## [Work order]
In the entries below, find the line with "Metalen tuintafel +" and the line with "A character in", then retype both and everything between them exactly. Do not copy the pictures.

═════ Record set ═════

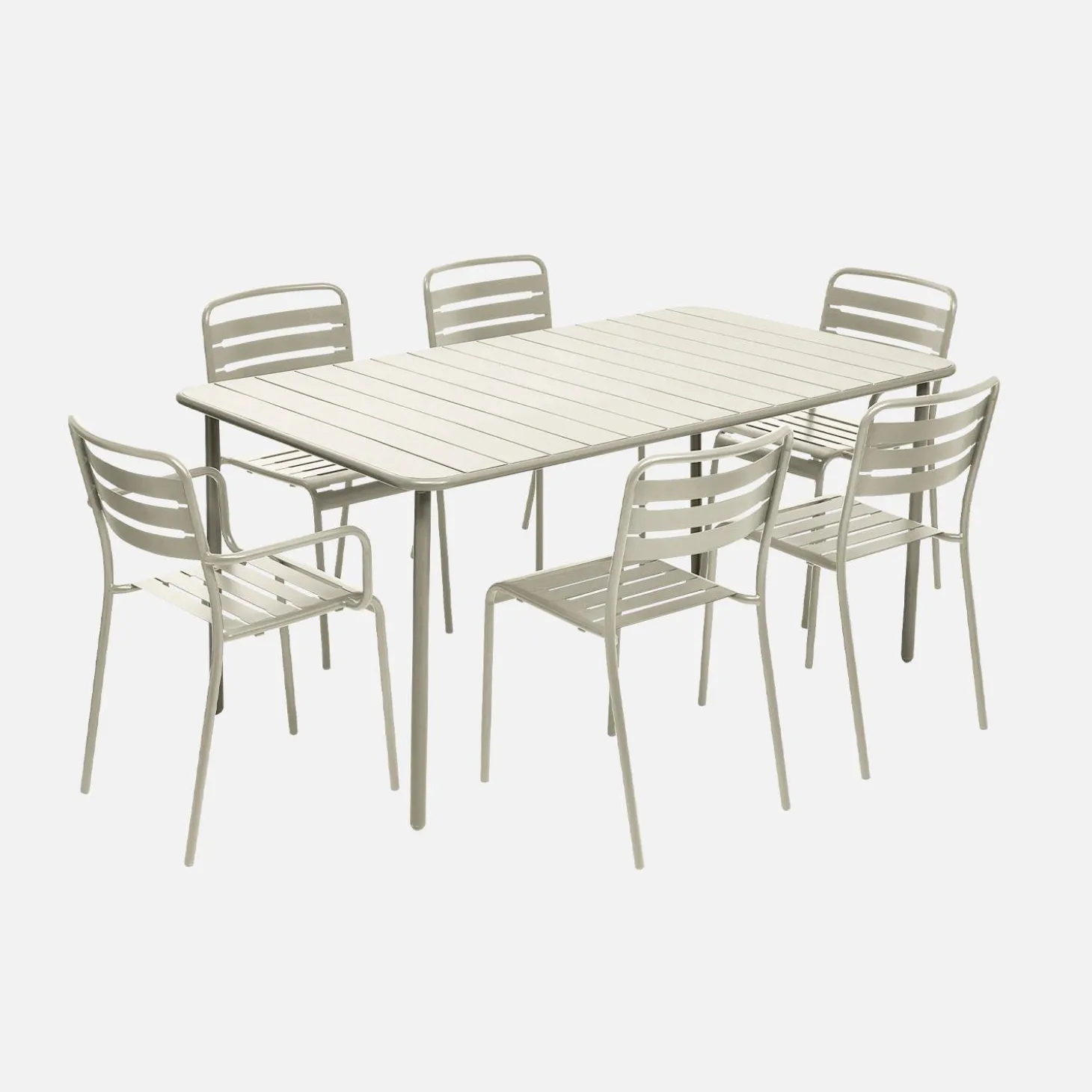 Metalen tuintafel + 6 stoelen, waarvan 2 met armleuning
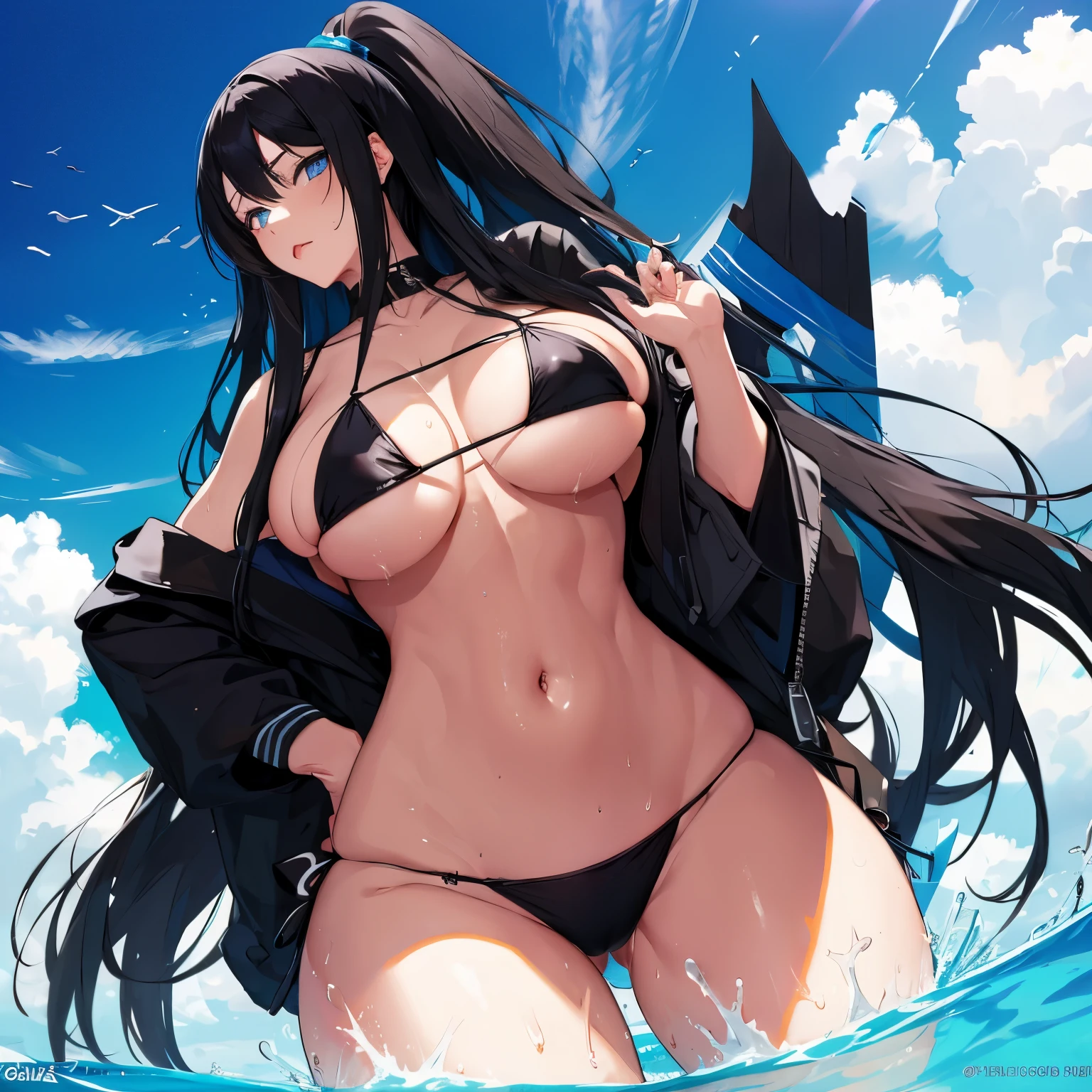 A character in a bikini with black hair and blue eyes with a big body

═════
═════ Record set ═════

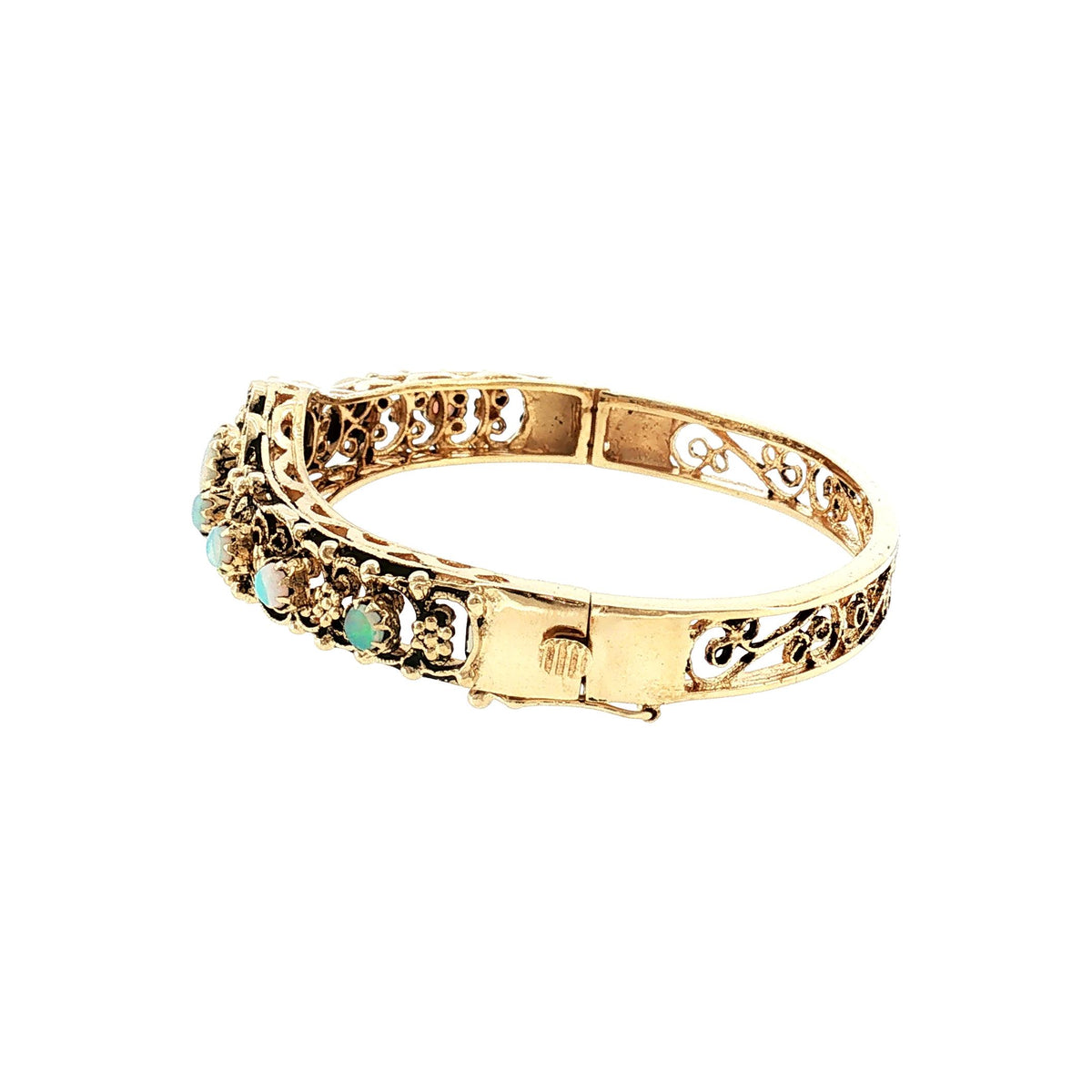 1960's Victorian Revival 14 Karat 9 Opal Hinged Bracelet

═════

## [Problem solution]
 Metalen tuintafel + 6 stoelen, waarvan 2 met armleuning
 A character in a bikini with black hair and blue eyes with a big body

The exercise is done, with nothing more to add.